* Begin *

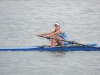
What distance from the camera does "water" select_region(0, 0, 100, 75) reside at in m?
25.4

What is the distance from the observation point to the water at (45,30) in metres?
25.4

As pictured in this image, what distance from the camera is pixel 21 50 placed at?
2792 cm

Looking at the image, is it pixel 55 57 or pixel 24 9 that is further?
pixel 24 9

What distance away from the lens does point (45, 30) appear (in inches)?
1324

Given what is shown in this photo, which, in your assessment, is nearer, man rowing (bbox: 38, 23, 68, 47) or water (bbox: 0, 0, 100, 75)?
water (bbox: 0, 0, 100, 75)

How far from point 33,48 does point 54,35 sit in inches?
54.4

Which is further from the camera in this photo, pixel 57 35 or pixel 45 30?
pixel 45 30

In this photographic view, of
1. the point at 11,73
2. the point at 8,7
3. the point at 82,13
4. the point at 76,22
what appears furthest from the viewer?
the point at 8,7

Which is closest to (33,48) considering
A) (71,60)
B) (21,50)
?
(21,50)

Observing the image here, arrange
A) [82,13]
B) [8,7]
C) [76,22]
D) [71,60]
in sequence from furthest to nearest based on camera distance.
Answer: [8,7] → [82,13] → [76,22] → [71,60]

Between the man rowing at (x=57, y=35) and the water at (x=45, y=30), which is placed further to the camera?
the man rowing at (x=57, y=35)

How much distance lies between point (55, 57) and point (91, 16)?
1104 centimetres

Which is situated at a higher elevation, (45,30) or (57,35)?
(57,35)

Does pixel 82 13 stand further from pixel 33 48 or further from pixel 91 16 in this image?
pixel 33 48
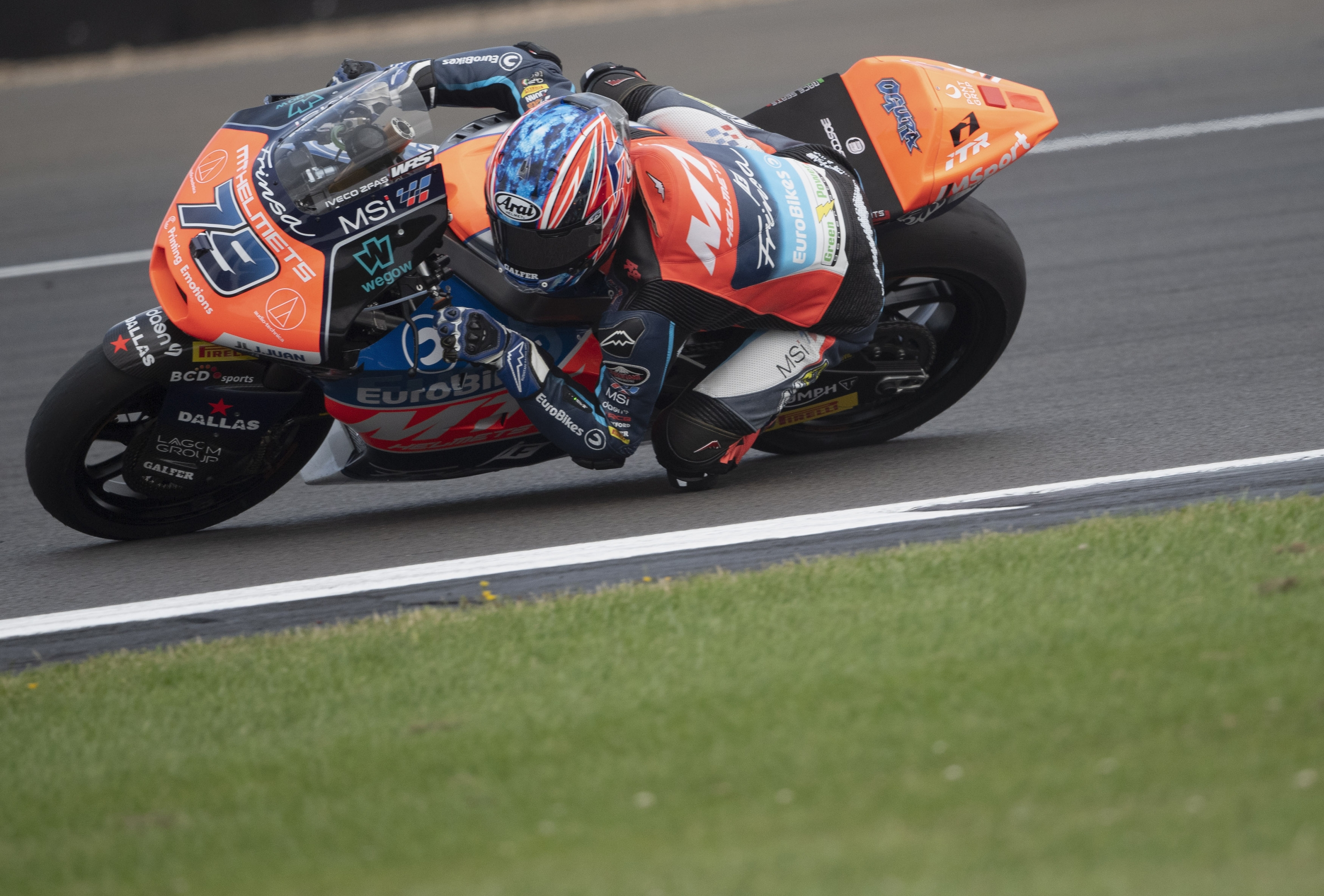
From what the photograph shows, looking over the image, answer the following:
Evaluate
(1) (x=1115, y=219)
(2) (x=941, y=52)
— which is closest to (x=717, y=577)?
(1) (x=1115, y=219)

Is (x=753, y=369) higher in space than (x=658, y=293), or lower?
lower

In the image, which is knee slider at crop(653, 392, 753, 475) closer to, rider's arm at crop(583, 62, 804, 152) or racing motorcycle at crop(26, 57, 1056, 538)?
racing motorcycle at crop(26, 57, 1056, 538)

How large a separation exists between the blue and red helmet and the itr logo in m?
0.32

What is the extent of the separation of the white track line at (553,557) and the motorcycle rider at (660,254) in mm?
285

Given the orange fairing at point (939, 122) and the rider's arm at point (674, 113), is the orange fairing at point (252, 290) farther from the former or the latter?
the orange fairing at point (939, 122)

* End *

* [TASK OBJECTIVE]: Print all of the records above word for word, omitting the pictures.

* [EXPECTED OUTPUT]:
What distance from the camera does "water" select_region(0, 0, 100, 75) reside at in m?
25.4

What is the distance from the observation point to the water at (45,30) in metres?
25.4

As pictured in this image, what distance from the camera is pixel 21 50 placed at?
2792 cm

Looking at the image, is it pixel 55 57 or pixel 24 9 that is further?
pixel 24 9

What distance away from the lens does point (45, 30) appear (in inches)?
1324

Given what is shown in this photo, which, in your assessment, is nearer, man rowing (bbox: 38, 23, 68, 47) or water (bbox: 0, 0, 100, 75)?
water (bbox: 0, 0, 100, 75)

How far from point 33,48 does point 54,35 sit in inches?
54.4

Which is further from the camera in this photo, pixel 57 35 or pixel 45 30?
pixel 45 30

In this photographic view, of
1. the point at 11,73
2. the point at 8,7
3. the point at 82,13
4. the point at 76,22
what appears furthest from the viewer?
the point at 8,7

Which is closest to (33,48) considering
A) (71,60)
B) (21,50)
?
(21,50)

Observing the image here, arrange
A) [82,13]
B) [8,7]
C) [76,22]
D) [71,60]
in sequence from furthest to nearest based on camera distance.
Answer: [8,7] → [82,13] → [76,22] → [71,60]

Between the man rowing at (x=57, y=35) and the water at (x=45, y=30), which is placed further to the camera?
the man rowing at (x=57, y=35)

How much distance lies between point (55, 57) and point (91, 16)?
1104 centimetres

Which is situated at a higher elevation, (45,30) or (57,35)?
(57,35)

Does pixel 82 13 stand further from pixel 33 48 or further from pixel 91 16 in this image?
pixel 33 48
From what the photograph shows, looking over the image, answer the following:
Evaluate
(1) (x=1115, y=219)
(2) (x=941, y=52)
— which is closest to (x=717, y=577)?
(1) (x=1115, y=219)

Is (x=753, y=369) higher in space than (x=658, y=293), or lower?
lower

In the image, which is knee slider at crop(653, 392, 753, 475) closer to, rider's arm at crop(583, 62, 804, 152) or racing motorcycle at crop(26, 57, 1056, 538)?
racing motorcycle at crop(26, 57, 1056, 538)

How large a separation exists between the blue and red helmet and the itr logo in m?
0.32

What is the extent of the separation of the white track line at (553,557) and the motorcycle rider at (660,254) in mm?
285

Given the orange fairing at point (939, 122) and the rider's arm at point (674, 113), is the orange fairing at point (252, 290) farther from the former or the latter?
the orange fairing at point (939, 122)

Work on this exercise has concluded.